== 原文抜粋 ==
修士課程2年間は、ホスフォリルトリアミドとホルマリンの共重合を研究していました。論文を2報ほど出すことができました。修士論文をまとめた後、ブリヂストン入社まで3週間ほど時間がありましたので、ホスファゼンの3量体を合成しました。そして側鎖基の異なる数種類の誘導体を合成し、ショートコミュニケーションをアメリカの化学会誌に投稿することができました。迅速に研究を行いすぐにその成果を学会誌に投稿する、という姿勢は大学4年から3年間の名古屋大学における研究生活で指導された習慣です。ホスファゼンにつきましては、新しい誘導体が研究開発されている時代で、日本でも誘導体の原料だけが市販されている状態でした。

 

ホスファゼン変性ポリウレタンを開発するにあたり、イソシアネートと反応しうる官能基を持った誘導体を開発しなければなりません。入社前に合成した原料の結晶が300gほど残り、一部を窒素封入したガラス管に入れ部屋に記念として飾っていましたので、それを使うことにいたしました。当時はMSDSなどの管理をしていなかった時代です。
===
== 提示データ ==
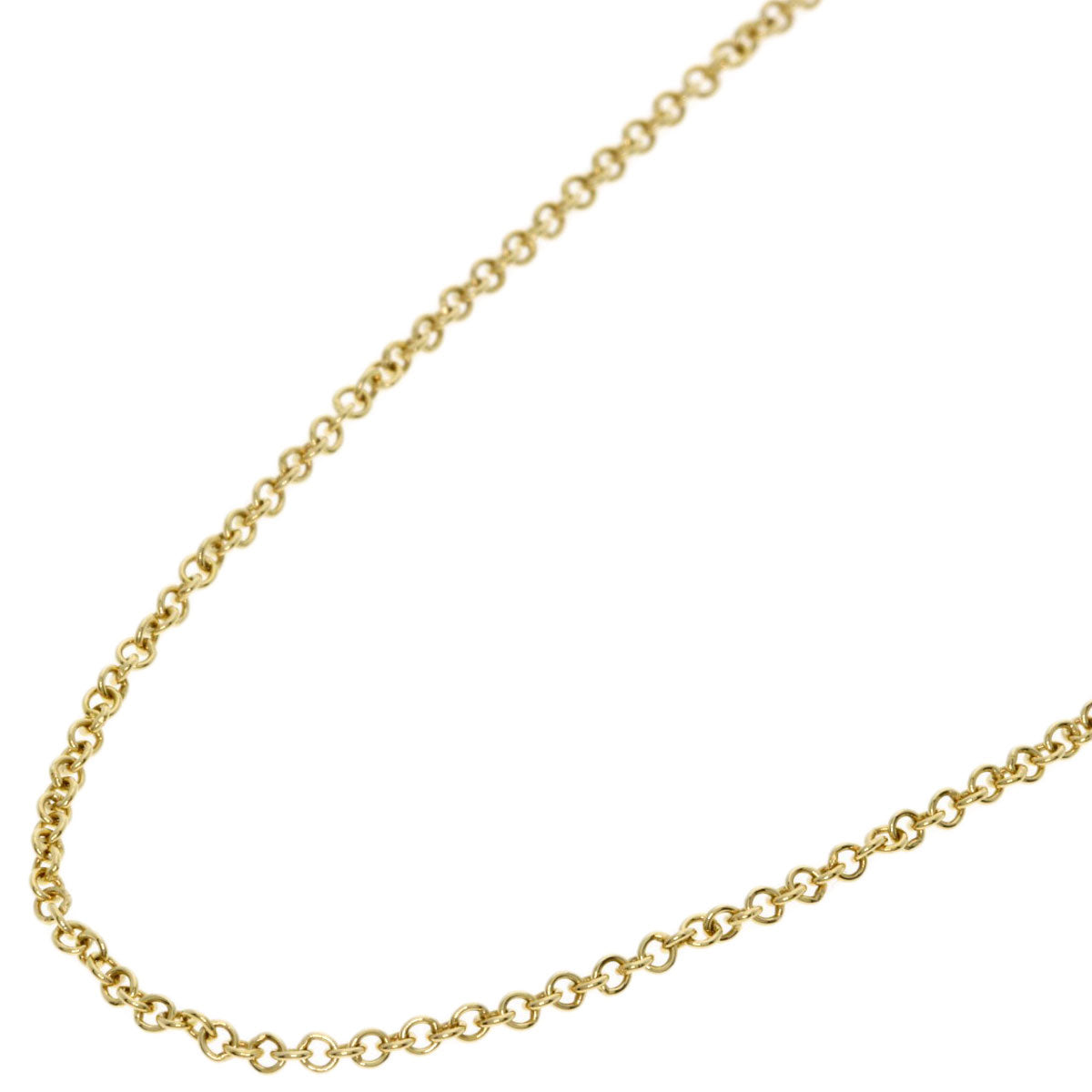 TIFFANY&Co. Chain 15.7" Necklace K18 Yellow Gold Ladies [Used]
===
課題 1 :: 原文抜粋の「ホスファゼン変性ポリウレタン」から「理をしていなかった時代です。」までの部分を、「ガラス管」を「ガラス瓶」に改めたうえで書き直してください。
課題 2 ::
次の記述(a)〜(c)が原文抜粋の内容と合致するか、それぞれ「はい」または「いいえ」で答え、判断の根拠となる原文の語句をそのまま引用してください。
(a) 修士課程の期間は2年間であった。
(b) 入社前に合成した原料の結晶は、すべて使い切っていた。
(c) 当時の日本では、ホスファゼンの誘導体そのものが市販されていた。
上記のデータは本件では使用いたしません。

解答例 1 ::
ホスファゼン変性ポリウレタンを開発するにあたり、イソシアネートと反応しうる官能基を持った誘導体を開発しなければなりません。入社前に合成した原料の結晶が300gほど残り、一部を窒素封入したガラス瓶に入れ部屋に記念として飾っていましたので、それを使うことにいたしました。当時はMSDSなどの管理をしていなかった時代です。

解答例 2 ::
(a) はい。「修士課程2年間は」
(b) いいえ。「入社前に合成した原料の結晶が300gほど残り」
(c) いいえ。「日本でも誘導体の原料だけが市販されている状態でした」